▶ Exercise prompt:
Copy out every one of the following records word for word, with nothing changed, added or left out.

▶ Supplied material:
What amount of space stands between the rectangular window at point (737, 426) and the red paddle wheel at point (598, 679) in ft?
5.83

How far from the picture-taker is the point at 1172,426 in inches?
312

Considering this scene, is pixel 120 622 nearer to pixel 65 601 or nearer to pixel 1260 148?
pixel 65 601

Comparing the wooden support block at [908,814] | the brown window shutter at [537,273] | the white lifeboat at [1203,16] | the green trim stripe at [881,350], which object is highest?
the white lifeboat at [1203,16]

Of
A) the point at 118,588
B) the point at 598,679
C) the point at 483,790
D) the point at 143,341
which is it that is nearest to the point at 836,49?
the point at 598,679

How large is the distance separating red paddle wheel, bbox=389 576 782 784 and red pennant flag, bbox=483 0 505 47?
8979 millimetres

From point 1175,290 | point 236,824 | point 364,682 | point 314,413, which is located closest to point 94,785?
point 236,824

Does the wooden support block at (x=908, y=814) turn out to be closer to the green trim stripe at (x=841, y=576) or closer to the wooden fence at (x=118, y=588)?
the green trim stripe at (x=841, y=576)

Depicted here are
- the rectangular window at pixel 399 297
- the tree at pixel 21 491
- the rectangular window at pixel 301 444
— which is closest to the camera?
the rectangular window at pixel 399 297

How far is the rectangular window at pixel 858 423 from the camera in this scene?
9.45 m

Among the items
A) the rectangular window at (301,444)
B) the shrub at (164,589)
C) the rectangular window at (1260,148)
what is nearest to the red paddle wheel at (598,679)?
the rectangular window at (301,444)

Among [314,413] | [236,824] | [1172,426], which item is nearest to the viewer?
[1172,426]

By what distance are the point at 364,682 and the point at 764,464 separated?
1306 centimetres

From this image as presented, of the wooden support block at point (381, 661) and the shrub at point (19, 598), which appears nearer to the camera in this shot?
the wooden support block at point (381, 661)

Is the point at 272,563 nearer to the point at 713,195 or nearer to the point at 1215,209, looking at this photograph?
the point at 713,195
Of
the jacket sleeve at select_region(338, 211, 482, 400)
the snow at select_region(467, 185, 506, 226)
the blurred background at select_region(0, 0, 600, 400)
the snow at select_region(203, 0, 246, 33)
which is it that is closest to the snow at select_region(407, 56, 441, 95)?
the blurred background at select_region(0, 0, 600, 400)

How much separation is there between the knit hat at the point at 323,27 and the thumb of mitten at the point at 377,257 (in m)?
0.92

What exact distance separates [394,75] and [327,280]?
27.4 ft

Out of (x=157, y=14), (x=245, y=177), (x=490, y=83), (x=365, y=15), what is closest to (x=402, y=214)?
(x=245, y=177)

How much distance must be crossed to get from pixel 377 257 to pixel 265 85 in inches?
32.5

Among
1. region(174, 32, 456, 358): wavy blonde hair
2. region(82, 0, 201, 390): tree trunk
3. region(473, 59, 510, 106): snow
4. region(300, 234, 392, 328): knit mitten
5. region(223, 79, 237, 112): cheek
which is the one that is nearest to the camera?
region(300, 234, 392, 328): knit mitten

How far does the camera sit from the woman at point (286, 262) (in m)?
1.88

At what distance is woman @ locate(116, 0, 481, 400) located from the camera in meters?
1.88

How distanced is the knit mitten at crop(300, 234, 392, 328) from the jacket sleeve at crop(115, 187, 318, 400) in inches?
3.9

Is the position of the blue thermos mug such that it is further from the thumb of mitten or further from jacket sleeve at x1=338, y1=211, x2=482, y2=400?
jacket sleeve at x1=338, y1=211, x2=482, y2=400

▶ Completed exercise:
What amount of space stands between the rectangular window at point (737, 426) and the red paddle wheel at point (598, 679) in ft?
5.83

How far from the picture-taker is the point at 1172,426 in inches?
312

Considering this scene, is pixel 120 622 nearer to pixel 65 601 or nearer to pixel 1260 148?
pixel 65 601

Comparing the wooden support block at [908,814] | the brown window shutter at [537,273] | the white lifeboat at [1203,16] | the green trim stripe at [881,350], which object is highest?
the white lifeboat at [1203,16]

Of
A) the point at 118,588
B) the point at 598,679
C) the point at 483,790
D) the point at 143,341
which is it that is nearest to the point at 836,49?
the point at 598,679

How large is the distance separating red paddle wheel, bbox=389 576 782 784 and red pennant flag, bbox=483 0 505 47?
8979 millimetres

From point 1175,290 | point 236,824 | point 364,682 | point 314,413, which is located closest to point 94,785?
point 236,824

Does the wooden support block at (x=908, y=814) turn out to be closer to the green trim stripe at (x=841, y=576) or closer to the wooden fence at (x=118, y=588)?
the green trim stripe at (x=841, y=576)

Depicted here are
- the rectangular window at pixel 399 297
- the tree at pixel 21 491
- the rectangular window at pixel 301 444
— which is closest to the camera?
the rectangular window at pixel 399 297

How far is the rectangular window at pixel 858 423 from the camera in this scene?
9.45 m

Among the items
A) the rectangular window at (301,444)
B) the shrub at (164,589)
C) the rectangular window at (1260,148)
what is nearest to the red paddle wheel at (598,679)?
the rectangular window at (301,444)

Among [314,413] | [236,824] | [1172,426], which item is nearest to the viewer?
[1172,426]

By what distance are the point at 364,682 and the point at 764,464 separated?
1306 centimetres

From this image as presented, of the wooden support block at point (381, 661) and the shrub at point (19, 598), which appears nearer to the camera in this shot?
the wooden support block at point (381, 661)

Is the point at 272,563 nearer to the point at 713,195 or nearer to the point at 1215,209, looking at this photograph?
the point at 713,195
Of
the jacket sleeve at select_region(338, 211, 482, 400)
the snow at select_region(467, 185, 506, 226)
the blurred background at select_region(0, 0, 600, 400)
the snow at select_region(203, 0, 246, 33)
which is it that is closest to the snow at select_region(407, 56, 441, 95)?
the blurred background at select_region(0, 0, 600, 400)

How much separation is there between the knit hat at the point at 323,27 and the thumb of mitten at the point at 377,257 (in m)?
0.92

What exact distance separates [394,75] and [327,280]?
27.4 ft

Out of (x=157, y=14), (x=245, y=177), (x=490, y=83), (x=365, y=15), what is closest to (x=402, y=214)?
(x=245, y=177)

How much distance must be crossed to get from pixel 377 257 to pixel 265 85 in inches?
32.5

Among
1. region(174, 32, 456, 358): wavy blonde hair
2. region(82, 0, 201, 390): tree trunk
3. region(473, 59, 510, 106): snow
4. region(300, 234, 392, 328): knit mitten
5. region(223, 79, 237, 112): cheek
which is the one that is nearest to the camera?
region(300, 234, 392, 328): knit mitten

How far does the camera sit from the woman at point (286, 262) (in m)?
1.88

At what distance is woman @ locate(116, 0, 481, 400) located from the camera in meters?
1.88

How distanced is the knit mitten at crop(300, 234, 392, 328) from the jacket sleeve at crop(115, 187, 318, 400) in inches?
3.9

Is the position of the blue thermos mug such that it is further from the thumb of mitten or further from jacket sleeve at x1=338, y1=211, x2=482, y2=400?
jacket sleeve at x1=338, y1=211, x2=482, y2=400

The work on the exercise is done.